Minister for Sustainable Economic Development
- Incumbent
- Assumed office 30 June 2026
- Preceded by: Kirsten Morel

Deputy of St Helier North
- Incumbent
- Assumed office 2026

President of the Economic Development Committee
- In office 2002–2005

Deputy of St Lawrence
- In office 1999–2005

Personal details
- Born: Francis Gerald Voisin
- Party: Independent (endorsing Value Jersey policy priorities)

= Gerald Voisin =

Jersey politician

Gerald Voisin is a Jersey politician serving in the Council of Ministers as the Minister for Sustainable Economic Development since 2026. He has been a Deputy in the States Assembly since 2026, representing St Helier North as an independent. He previously served as a Deputy from 1999 to 2005.

== Business career ==
Outside politics, Voisin has been associated with Voisins Department Store, the family-owned department store on King Street, St Helier. The business was founded in 1837 as a haberdashery shop at 26 King Street, and later became one of Jersey's best-known local retailers. Voisin joined the business after leaving school, spent time working at Harrods, and later bought the company from his father.

== Political career ==
Voisin was first elected to the States Assembly in 1999 as Deputy of St Lawrence, and served until 2005. He served on the Finance and Economics Committee and the Policy and Resources Committee, before becoming the first president of the Economic Development Committee in 2002. In that role he was associated with the Economic Growth Plan adopted by the States Assembly in 2005. Shortly afterwards he argued for measures to encourage investment in the tourism industry.

Voisin was associated with Value Jersey before the 2026 election.
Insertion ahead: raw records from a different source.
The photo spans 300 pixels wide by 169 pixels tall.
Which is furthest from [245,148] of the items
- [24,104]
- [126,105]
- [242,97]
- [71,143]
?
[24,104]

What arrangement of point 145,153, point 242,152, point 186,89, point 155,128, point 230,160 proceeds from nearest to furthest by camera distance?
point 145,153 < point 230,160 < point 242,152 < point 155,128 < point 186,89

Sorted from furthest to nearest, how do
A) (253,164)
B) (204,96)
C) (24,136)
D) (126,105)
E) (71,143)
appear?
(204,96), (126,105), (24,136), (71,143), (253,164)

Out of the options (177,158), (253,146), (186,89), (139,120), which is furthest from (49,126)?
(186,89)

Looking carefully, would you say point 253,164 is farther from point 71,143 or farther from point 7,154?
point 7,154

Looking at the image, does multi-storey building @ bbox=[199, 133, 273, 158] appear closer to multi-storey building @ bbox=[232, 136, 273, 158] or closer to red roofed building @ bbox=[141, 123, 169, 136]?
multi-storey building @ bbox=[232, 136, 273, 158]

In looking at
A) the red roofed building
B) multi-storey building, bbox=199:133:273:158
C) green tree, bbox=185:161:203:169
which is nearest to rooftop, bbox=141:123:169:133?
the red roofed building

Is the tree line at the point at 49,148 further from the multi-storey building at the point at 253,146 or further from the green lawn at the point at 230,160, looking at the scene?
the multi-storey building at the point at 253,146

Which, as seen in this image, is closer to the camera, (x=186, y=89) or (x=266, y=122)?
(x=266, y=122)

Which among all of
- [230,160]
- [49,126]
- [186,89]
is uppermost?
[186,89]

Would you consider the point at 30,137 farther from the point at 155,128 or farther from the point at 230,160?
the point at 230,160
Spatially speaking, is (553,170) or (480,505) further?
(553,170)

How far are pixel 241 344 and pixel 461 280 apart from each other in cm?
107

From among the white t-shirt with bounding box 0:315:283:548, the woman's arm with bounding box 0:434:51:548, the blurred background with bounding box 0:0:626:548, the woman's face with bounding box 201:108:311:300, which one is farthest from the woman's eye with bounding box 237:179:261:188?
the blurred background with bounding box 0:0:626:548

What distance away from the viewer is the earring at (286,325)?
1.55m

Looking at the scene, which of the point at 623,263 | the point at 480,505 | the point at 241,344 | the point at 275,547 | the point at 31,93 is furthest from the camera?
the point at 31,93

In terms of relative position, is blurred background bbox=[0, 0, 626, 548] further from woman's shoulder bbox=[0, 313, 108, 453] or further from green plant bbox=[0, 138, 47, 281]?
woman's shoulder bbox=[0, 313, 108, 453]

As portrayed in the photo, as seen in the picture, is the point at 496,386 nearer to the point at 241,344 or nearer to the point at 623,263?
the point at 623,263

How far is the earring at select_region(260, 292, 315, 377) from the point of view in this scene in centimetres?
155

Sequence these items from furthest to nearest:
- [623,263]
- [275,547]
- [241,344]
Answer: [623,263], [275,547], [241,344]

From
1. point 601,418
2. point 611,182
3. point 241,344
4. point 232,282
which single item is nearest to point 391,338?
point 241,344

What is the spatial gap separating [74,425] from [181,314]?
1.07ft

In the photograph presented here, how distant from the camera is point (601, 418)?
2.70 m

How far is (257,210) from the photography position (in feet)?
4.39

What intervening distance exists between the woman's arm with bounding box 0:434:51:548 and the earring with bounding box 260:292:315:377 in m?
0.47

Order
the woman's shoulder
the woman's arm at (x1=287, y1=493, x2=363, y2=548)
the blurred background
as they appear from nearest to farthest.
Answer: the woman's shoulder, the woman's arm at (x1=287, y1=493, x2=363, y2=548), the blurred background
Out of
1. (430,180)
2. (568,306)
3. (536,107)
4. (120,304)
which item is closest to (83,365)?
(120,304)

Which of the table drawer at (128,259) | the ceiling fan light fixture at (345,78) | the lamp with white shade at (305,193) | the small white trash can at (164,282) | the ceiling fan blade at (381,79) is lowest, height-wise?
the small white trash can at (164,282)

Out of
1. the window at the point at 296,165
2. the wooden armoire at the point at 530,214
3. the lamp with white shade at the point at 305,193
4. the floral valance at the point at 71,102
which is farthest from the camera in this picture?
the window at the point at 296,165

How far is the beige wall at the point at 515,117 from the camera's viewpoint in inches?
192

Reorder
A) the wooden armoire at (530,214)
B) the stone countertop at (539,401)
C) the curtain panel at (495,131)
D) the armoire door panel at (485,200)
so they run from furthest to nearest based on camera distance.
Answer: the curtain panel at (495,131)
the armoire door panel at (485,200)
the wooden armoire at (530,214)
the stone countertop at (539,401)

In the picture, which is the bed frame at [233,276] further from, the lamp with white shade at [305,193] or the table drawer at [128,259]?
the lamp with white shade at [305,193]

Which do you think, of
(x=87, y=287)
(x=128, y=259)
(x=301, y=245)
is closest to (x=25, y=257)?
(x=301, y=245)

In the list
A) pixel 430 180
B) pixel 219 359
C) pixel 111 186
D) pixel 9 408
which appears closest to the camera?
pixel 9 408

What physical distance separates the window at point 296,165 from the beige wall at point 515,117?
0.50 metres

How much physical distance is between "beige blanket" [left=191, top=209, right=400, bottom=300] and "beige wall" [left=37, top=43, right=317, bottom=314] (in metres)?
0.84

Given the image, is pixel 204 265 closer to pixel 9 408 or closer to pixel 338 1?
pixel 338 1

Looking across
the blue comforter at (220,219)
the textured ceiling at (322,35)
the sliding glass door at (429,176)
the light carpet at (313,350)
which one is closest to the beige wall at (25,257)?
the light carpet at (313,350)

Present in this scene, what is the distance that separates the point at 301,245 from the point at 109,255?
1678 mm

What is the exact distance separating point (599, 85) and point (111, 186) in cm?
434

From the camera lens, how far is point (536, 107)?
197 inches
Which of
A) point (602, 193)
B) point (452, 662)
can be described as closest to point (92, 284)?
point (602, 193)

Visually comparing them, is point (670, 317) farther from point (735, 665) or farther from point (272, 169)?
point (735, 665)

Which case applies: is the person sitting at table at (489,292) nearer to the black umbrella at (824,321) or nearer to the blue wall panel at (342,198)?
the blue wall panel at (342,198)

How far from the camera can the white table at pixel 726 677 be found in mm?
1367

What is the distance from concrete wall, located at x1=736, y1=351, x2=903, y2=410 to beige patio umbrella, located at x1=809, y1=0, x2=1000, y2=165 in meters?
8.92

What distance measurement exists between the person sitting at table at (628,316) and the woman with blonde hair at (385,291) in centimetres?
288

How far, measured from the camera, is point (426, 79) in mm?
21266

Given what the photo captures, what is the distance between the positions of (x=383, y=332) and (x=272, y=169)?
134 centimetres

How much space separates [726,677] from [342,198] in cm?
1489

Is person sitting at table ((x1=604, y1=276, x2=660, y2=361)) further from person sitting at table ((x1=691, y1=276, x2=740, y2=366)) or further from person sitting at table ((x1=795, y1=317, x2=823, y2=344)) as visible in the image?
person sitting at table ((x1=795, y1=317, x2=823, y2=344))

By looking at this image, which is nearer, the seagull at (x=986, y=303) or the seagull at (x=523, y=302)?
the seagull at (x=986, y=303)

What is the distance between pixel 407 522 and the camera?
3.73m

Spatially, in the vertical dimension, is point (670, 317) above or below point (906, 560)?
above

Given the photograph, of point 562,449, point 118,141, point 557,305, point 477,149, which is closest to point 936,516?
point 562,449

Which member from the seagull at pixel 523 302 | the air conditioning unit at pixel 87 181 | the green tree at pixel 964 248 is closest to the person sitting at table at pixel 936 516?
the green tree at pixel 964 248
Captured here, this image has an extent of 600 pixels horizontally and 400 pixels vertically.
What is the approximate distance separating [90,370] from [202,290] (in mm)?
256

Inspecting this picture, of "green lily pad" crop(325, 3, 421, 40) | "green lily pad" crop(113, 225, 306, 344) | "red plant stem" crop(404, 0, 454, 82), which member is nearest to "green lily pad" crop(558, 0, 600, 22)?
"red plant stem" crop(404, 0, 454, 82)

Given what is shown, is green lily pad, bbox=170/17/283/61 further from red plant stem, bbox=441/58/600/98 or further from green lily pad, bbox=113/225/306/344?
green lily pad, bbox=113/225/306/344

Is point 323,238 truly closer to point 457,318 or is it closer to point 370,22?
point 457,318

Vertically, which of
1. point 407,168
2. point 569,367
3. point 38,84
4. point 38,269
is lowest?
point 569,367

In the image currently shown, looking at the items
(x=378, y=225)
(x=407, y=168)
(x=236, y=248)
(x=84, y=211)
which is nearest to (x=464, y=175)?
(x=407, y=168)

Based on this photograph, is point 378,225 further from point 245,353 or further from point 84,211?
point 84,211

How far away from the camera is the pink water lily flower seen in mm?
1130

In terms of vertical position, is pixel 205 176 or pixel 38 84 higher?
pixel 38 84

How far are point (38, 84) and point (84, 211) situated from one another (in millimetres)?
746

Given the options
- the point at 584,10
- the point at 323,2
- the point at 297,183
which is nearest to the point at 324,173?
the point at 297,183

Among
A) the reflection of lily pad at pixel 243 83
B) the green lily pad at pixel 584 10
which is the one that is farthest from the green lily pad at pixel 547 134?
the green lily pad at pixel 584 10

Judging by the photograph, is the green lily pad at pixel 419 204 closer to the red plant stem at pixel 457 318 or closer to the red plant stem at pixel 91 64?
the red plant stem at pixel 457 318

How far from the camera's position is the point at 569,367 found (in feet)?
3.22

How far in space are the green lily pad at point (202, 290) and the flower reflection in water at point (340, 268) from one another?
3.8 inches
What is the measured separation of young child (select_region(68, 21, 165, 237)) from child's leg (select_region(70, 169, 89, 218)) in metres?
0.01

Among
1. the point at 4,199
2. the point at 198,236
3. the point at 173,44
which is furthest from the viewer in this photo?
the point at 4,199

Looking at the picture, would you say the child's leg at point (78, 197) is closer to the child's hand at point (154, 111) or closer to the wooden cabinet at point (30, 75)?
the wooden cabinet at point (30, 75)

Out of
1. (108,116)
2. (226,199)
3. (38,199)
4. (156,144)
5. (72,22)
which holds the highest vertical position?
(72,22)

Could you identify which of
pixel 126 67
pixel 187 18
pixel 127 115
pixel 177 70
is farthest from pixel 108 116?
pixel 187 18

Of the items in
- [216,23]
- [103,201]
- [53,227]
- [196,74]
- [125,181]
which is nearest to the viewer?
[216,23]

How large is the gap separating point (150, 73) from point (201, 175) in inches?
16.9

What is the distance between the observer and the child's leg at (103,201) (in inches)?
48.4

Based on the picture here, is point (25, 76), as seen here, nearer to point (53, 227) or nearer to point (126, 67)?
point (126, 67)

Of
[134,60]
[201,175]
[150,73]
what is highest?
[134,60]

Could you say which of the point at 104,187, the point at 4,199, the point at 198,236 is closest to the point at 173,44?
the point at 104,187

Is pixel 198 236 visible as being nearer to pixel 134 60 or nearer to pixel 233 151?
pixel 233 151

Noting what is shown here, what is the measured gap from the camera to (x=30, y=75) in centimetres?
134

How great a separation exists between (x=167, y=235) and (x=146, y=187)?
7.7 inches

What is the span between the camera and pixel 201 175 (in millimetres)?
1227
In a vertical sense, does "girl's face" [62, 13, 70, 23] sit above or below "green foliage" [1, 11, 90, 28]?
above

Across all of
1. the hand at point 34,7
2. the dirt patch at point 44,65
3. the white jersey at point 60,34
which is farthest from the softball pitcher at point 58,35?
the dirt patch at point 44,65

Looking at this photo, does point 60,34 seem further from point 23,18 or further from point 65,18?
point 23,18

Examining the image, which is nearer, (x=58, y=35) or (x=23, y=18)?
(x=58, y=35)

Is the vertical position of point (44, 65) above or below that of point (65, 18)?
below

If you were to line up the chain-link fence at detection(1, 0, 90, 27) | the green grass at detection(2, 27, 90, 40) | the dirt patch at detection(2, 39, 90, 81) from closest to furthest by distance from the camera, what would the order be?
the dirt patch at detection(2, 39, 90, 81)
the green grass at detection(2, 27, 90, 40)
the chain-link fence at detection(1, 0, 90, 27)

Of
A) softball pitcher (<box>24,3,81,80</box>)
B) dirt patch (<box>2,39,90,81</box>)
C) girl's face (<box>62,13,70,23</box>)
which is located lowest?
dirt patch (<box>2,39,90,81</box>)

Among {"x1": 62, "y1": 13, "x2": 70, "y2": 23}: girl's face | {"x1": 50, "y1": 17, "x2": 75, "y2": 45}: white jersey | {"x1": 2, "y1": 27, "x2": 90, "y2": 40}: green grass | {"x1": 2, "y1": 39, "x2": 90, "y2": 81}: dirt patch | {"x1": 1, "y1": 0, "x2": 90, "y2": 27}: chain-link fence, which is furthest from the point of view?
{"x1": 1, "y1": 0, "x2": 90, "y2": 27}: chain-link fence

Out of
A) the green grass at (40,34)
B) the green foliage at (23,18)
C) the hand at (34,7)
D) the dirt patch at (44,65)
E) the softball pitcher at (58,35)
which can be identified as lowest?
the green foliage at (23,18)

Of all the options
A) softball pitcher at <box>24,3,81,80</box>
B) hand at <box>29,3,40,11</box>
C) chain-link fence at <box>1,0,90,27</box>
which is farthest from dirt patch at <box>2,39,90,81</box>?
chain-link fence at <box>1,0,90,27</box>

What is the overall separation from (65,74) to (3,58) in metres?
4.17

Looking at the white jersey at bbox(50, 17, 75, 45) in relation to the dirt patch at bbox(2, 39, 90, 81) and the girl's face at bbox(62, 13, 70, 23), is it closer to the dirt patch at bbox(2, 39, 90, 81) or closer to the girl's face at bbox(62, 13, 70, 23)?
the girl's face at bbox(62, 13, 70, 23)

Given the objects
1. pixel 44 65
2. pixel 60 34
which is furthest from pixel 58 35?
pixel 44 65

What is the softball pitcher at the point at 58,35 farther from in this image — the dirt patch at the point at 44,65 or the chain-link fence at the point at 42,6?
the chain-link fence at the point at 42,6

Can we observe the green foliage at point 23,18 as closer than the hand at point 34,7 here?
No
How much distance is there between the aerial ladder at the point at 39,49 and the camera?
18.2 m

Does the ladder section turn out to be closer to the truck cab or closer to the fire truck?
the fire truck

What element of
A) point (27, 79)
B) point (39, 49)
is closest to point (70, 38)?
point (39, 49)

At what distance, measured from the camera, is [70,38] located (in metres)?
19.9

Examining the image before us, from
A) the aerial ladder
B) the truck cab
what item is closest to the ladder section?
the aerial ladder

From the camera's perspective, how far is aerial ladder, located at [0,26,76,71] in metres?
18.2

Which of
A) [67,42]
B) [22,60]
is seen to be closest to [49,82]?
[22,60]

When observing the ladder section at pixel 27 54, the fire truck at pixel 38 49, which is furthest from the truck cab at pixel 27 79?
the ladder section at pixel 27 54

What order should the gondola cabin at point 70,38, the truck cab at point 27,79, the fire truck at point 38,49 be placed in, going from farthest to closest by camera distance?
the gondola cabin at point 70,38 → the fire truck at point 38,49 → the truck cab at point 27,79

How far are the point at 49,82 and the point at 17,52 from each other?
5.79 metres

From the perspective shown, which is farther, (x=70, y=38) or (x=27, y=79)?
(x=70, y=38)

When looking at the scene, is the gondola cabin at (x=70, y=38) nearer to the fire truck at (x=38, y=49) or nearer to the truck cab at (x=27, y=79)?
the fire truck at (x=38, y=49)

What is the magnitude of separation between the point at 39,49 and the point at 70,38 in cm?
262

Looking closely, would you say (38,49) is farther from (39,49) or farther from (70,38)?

At the movement's launch event in October 2025, he was listed by Bailiwick Express among a "range of other speakers", and was reported as saying that Jersey's entrepreneurial spirit was being stifled and needed to be set free. At the 2026 election, he stood as an independent candidate in St Helier North while endorsing Value Jersey’s policy priorities, and was elected as one of the constituency's Deputies.

In June 2026, Chief Minister Lyndon Farnham nominated Voisin as Minister for Sustainable Economic Development. He was subsequently appointed by the States Assembly.